The closest thing I have to a coach is paying Adam once every three months to tell me what I’m doing wrong and how to fix it in the upcoming months. He doesn’t build workouts for me or track anything I do or don’t do. The rest is on me. I have to stay accountable to myself. So often I think to myself, “It’d be nice to pay someone to do this for me,” but when coaches cost $200 per month, I remember that Nice is just a city in France.

I’ve been paying for my own cycling kits since I started buying them. I’ve spent hundreds of dollars on jerseys, bibs, thermals, jackets, arm warmers, leg warmers, and replacing them time and time again. That is until I started at Strava. They offer a gear stipend, so my most recent order was reimbursed. Thankfully. I’m lucky to be on a team who values their members. As a Cat 3, I got new shoes and a helmet this coming season. It comes with a bigger responsibility, but if I paid for them myself, it’d be around $400.
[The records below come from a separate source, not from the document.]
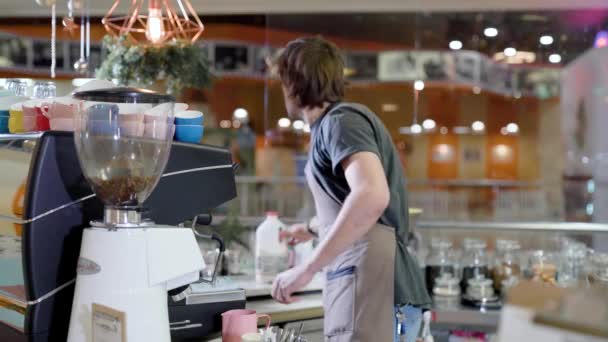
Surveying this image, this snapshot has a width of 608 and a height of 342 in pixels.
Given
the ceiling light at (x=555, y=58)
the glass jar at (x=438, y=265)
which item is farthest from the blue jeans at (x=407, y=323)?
the ceiling light at (x=555, y=58)

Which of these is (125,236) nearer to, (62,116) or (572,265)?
(62,116)

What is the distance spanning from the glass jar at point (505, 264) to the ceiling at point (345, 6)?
230 cm

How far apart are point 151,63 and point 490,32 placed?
11.1 feet

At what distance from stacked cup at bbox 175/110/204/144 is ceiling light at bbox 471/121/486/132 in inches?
268

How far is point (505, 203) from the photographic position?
28.9 feet

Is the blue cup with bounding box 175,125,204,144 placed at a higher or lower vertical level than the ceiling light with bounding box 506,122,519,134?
lower

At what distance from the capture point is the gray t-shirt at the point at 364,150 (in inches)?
→ 78.4

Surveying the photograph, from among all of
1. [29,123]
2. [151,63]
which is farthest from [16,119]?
[151,63]

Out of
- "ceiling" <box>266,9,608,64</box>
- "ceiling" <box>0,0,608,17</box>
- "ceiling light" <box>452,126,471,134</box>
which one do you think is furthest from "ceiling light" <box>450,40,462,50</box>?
"ceiling light" <box>452,126,471,134</box>

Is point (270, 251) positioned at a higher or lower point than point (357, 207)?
lower

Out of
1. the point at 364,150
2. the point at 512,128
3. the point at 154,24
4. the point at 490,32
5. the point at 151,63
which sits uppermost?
the point at 490,32

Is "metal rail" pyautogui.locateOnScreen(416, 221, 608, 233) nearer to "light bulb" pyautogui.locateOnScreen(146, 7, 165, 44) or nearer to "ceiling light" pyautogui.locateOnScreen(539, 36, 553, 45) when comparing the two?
"light bulb" pyautogui.locateOnScreen(146, 7, 165, 44)

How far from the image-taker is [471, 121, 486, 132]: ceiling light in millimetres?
8489

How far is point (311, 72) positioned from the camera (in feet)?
6.92
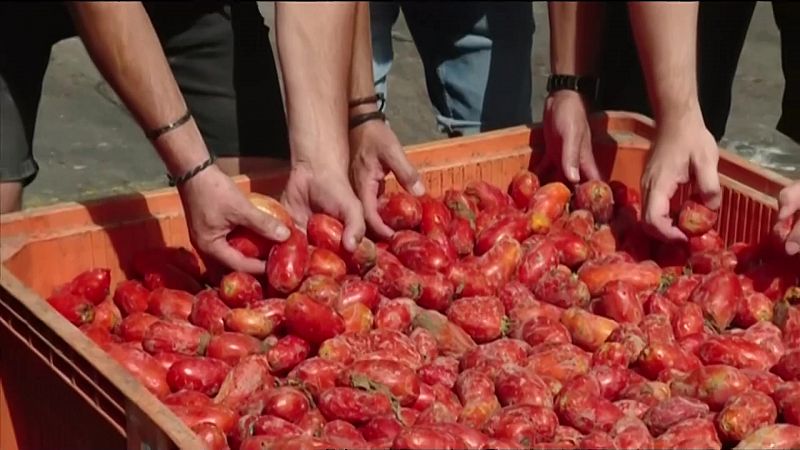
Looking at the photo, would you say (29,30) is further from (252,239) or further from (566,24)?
(566,24)

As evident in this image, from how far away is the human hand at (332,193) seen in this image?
1.77 metres

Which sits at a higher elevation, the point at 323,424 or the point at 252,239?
the point at 252,239

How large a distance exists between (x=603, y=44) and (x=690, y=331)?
0.63 metres

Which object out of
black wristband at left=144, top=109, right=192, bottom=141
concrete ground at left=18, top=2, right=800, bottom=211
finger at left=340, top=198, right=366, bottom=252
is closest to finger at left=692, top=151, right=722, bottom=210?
finger at left=340, top=198, right=366, bottom=252

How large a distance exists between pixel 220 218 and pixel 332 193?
0.16m

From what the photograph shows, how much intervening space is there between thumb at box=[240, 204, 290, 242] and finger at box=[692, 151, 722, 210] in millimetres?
559

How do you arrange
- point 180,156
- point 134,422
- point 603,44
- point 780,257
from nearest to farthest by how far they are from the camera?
1. point 134,422
2. point 180,156
3. point 780,257
4. point 603,44

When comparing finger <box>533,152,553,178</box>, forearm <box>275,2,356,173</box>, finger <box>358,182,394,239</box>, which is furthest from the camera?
finger <box>533,152,553,178</box>

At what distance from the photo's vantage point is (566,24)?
1.87 meters

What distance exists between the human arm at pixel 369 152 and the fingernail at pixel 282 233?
0.17 metres

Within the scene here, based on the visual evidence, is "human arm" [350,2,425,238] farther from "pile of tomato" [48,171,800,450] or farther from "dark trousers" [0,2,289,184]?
"dark trousers" [0,2,289,184]

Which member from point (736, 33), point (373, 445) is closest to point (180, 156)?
point (373, 445)

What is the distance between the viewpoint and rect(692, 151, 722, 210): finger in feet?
5.70

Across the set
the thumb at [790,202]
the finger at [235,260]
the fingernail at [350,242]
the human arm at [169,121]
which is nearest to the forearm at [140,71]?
the human arm at [169,121]
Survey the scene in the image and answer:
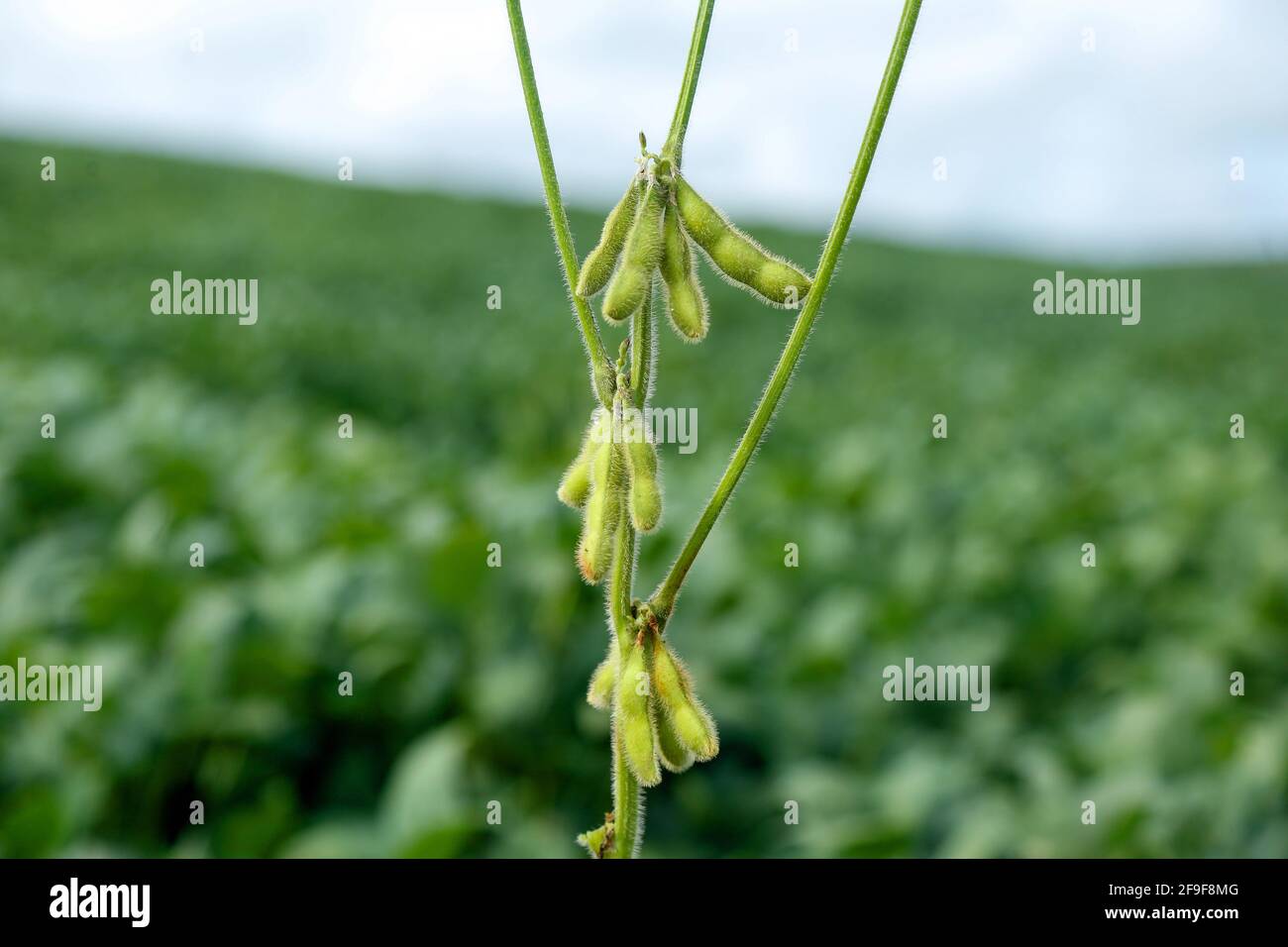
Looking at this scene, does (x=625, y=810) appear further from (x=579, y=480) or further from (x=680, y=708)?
(x=579, y=480)

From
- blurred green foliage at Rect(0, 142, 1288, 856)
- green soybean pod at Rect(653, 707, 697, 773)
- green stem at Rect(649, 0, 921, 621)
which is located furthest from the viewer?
blurred green foliage at Rect(0, 142, 1288, 856)

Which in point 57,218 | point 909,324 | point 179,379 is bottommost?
point 179,379

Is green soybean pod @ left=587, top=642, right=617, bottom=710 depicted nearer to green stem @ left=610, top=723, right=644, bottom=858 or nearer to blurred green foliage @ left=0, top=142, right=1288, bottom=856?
green stem @ left=610, top=723, right=644, bottom=858

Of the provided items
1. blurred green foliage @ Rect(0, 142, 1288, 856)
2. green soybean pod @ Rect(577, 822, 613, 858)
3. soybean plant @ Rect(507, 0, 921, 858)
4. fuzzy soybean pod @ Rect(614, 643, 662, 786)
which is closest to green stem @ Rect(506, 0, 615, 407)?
soybean plant @ Rect(507, 0, 921, 858)

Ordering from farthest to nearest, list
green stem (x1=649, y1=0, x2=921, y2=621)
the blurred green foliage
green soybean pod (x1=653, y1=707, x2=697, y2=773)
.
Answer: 1. the blurred green foliage
2. green soybean pod (x1=653, y1=707, x2=697, y2=773)
3. green stem (x1=649, y1=0, x2=921, y2=621)
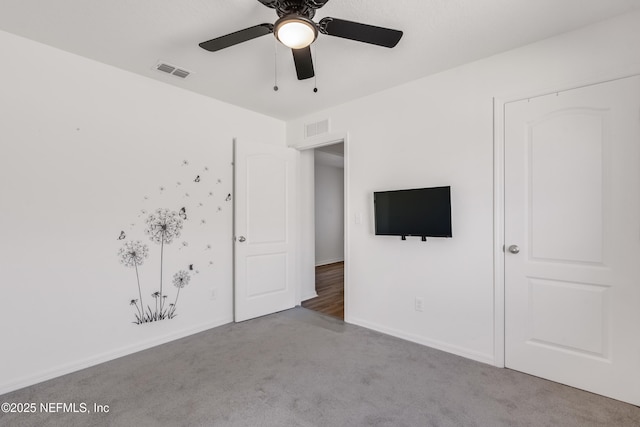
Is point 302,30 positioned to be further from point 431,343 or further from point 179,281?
point 431,343

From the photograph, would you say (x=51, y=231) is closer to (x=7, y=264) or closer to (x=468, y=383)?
(x=7, y=264)

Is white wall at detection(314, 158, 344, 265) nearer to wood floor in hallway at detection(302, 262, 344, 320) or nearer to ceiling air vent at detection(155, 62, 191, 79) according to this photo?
wood floor in hallway at detection(302, 262, 344, 320)

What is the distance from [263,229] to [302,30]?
2.50 m

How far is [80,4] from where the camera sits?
1872 mm

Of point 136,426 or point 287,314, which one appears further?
point 287,314

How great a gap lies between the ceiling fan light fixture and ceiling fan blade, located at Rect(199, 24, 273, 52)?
4.8 inches

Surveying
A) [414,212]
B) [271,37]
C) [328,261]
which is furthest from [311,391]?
[328,261]

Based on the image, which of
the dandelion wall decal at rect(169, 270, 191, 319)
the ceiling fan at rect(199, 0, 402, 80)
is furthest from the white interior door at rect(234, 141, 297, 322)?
the ceiling fan at rect(199, 0, 402, 80)

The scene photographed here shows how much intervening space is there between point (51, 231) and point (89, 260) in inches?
13.7

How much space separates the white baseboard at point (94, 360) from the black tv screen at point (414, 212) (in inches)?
86.9

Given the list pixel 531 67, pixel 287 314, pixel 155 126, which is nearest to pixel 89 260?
pixel 155 126

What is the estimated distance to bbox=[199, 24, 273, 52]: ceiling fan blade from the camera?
1707 millimetres

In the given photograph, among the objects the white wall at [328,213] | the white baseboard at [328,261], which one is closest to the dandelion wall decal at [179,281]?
the white wall at [328,213]

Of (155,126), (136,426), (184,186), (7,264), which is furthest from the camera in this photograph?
(184,186)
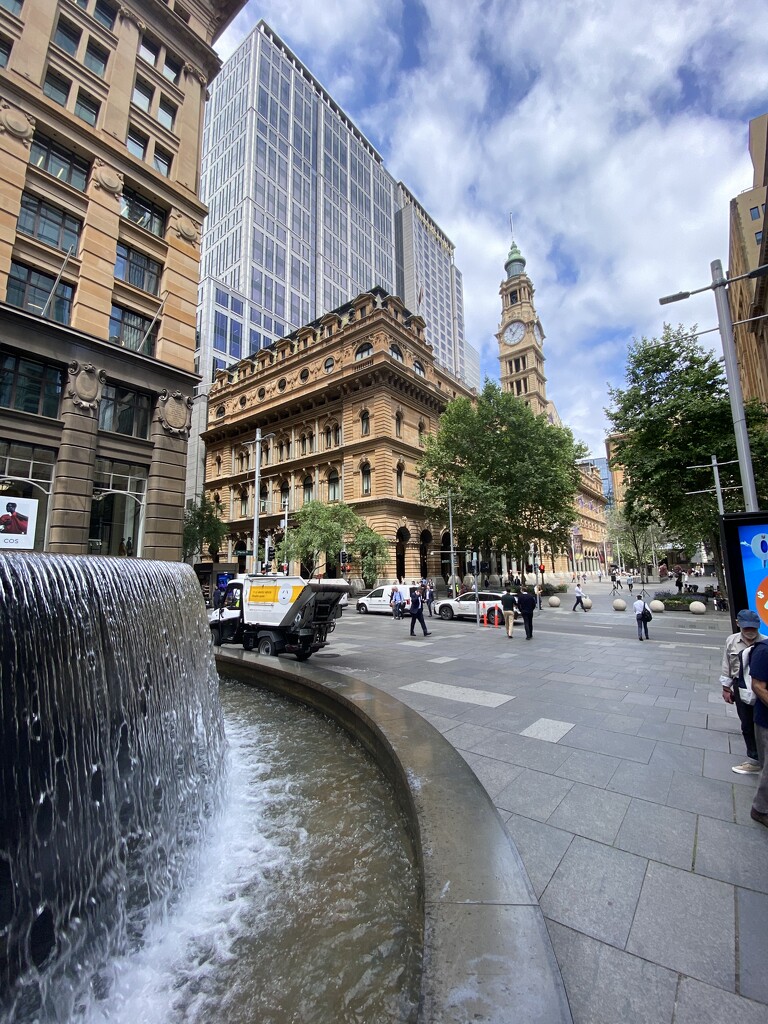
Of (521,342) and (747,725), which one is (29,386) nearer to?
(747,725)

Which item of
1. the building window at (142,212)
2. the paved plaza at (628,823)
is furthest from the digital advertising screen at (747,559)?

I only race locally. I can’t afford to travel to far-away places to race my bike. Even going to Utah or Oklahoma would set me back a few hundred dollars and I just don’t have the financial means to make that happen at this time in my life. So, instead, I focus on trying new races in Colorado to change things up and to continue to challenge myself.

When I think of the expense of being an amateur bike racer – getting paid to race my bike, all expenses paid, and nothing coming out of my pocket – I think about all the money I’d save if I was a professional. Saving my money for other stuff. Outside of training, having free time to do whatever I wanted. I wouldn’t have to go to a desk job from 9 – 5. I could wake up whenever I wanted. Pop off to some foreign country to ride my bike. You know, what you see on the Instagram of professional cyclists.

But just like my 9-5 job, professional cyclists are expected to perform. They’re expected to race and to race well. To show up when they’re told and be prepared. Results from a race will either make or break them. If they have a shitty season, they could be dropped from team. Hell, even if they had an amazing season, the team may no longer have a sponsor. Without a title sponsor, there is little to no pay, and then they’re looking for a full-time job because they couldn’t join a team’s roster.

After speaking with Meredith Miller on my podcast a month ago, I realized I didn’t want that kind of life. That there would be so much pressure to perform and constantly having to find a way to make money doing the thing I loved. That my finances depended on my ability to perform on a bike and even if I was the best cyclist, the team could still fold and I’d be without an income. I told Meredith I didn’t think I’d be able to focus on a race knowing that the next season wasn’t guaranteed. Meredith told me that most of the women on her team relied on their husbands or partners or had part-time jobs to help supplement their income. Women don’t make shit in the professional peloton.

So, I’d still have to work part-time in order to afford my lifestyle, while racing my bike with the pressure of performing the best, otherwise, I could be cut from the team. At the same time, no one is sure the title sponsor (or any of the sponsors) will return the following year?

I like having bike racing separate from my income. Sure, it uses a lot of my income, but how I make money and what I do for fun needs to be independent of each other. For me. If that’s the case and I’m no longer interested in becoming a professional, what then?